Ve şehir efsanelerinin aksine Türk siyaseti yaratıcı çözüm üretemez. O yüzden geçmiş benzer örneklere bakılarak hazır çorba misali çözüm tekrarını beklemek pek yanlış olmaz.
* * *
Önce durum tespiti, ardından analiz ve sentez dersek...
1) AKP’nin radikalleri, 27 Nisan bildirisinden bu yana -belki de haklı olarak- ordu paranoyası ile yaşıyor. Anayasa Mahkemesi’nin 367 kararı, kapatma davası hep TSK’dan biliniyor.
Zaten hükümet medyası bu kuşkuyu gerçek belleyip, propagandasını yapıyor.
AKP saflarında -tıpkı iki yıl önce olduğu gibi- TSK’nın terfi ve tayin temayülünü bozacak karşı hamle talebi seslendiriliyor, hatta İlker Başbuğ Paşa’nın önünün kesilmesi öneriliyor.

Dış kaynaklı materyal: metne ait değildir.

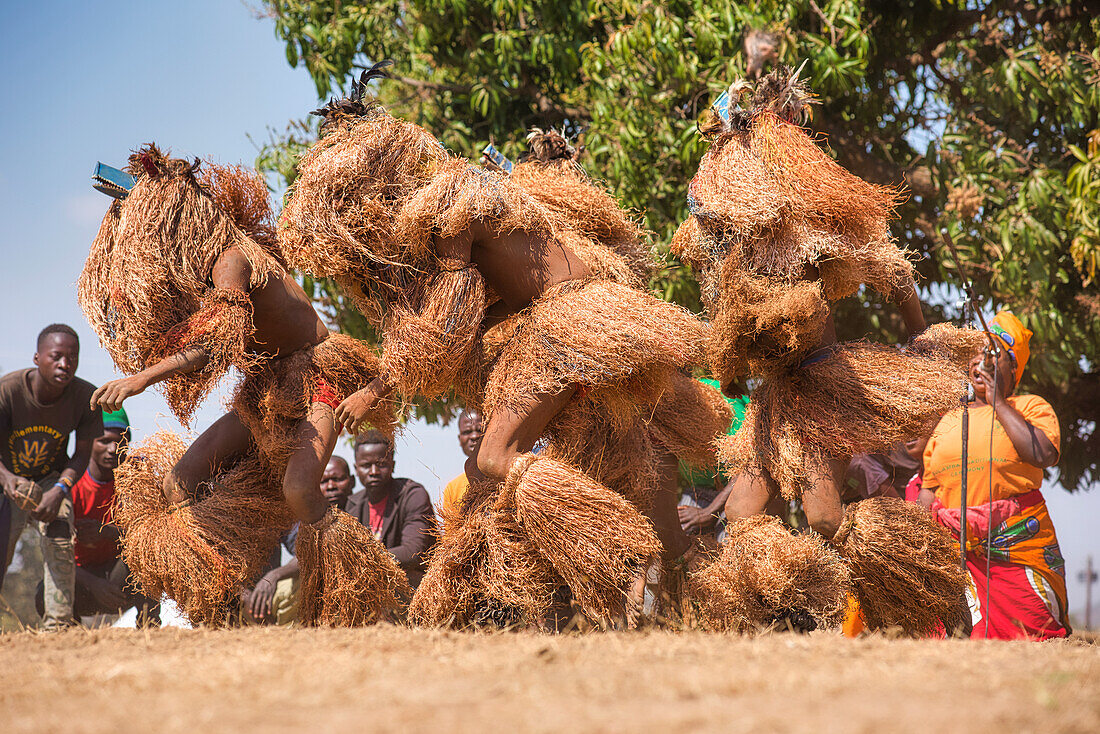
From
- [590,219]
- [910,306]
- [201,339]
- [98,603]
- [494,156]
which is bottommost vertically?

2) Askeri kanat, Ergenekon soruşturması vesile edilerek ordunun kamuoyu önündeki itibarıyla oynandığı kanaatini taşıyor. Komuta kademesi Hurşit Tolon gibi önemli bir ismin gözaltına alınmasının orta ve alt rütbelerde yaratacağı öfke ve tepkiyi önemsiyor.
3) Sanki gizli bir el gibi çalışan cemaat, TSK ile hükümetin arasını açma gayretini sürdürüyor. Belli ki Tayyip Erdoğan’ı gözden çıkartmış olan cemaat AKP’yi yeni bir ismin etrafında toparlama planları için zaman ve zemin kolluyor.
* * *
Bu tabloda daha önce de yazdığım gibi yalnız bir adam var: Tayyip Erdoğan.
Geçmişte benzer sorunları nasıl çözdüğünü hatırlayalım...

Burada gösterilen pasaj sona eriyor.